[EXERCISE DETAILS] Each record must be printed exactly as given.
#####
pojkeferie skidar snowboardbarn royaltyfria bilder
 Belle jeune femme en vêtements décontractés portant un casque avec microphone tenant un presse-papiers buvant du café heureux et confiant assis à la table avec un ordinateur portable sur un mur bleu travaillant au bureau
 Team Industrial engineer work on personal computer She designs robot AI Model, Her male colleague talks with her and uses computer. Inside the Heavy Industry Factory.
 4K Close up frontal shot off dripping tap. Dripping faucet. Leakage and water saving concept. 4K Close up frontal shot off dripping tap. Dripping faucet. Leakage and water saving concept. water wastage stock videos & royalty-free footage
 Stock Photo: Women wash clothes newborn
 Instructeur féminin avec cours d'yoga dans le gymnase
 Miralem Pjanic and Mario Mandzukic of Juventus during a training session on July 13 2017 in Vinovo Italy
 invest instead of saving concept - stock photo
#####
[TASK ANSWER]
pojkeferie skidar snowboardbarn royaltyfria bilder
 Belle jeune femme en vêtements décontractés portant un casque avec microphone tenant un presse-papiers buvant du café heureux et confiant assis à la table avec un ordinateur portable sur un mur bleu travaillant au bureau
 Team Industrial engineer work on personal computer She designs robot AI Model, Her male colleague talks with her and uses computer. Inside the Heavy Industry Factory.
 4K Close up frontal shot off dripping tap. Dripping faucet. Leakage and water saving concept. 4K Close up frontal shot off dripping tap. Dripping faucet. Leakage and water saving concept. water wastage stock videos & royalty-free footage
 Stock Photo: Women wash clothes newborn
 Instructeur féminin avec cours d'yoga dans le gymnase
 Miralem Pjanic and Mario Mandzukic of Juventus during a training session on July 13 2017 in Vinovo Italy
 invest instead of saving concept - stock photo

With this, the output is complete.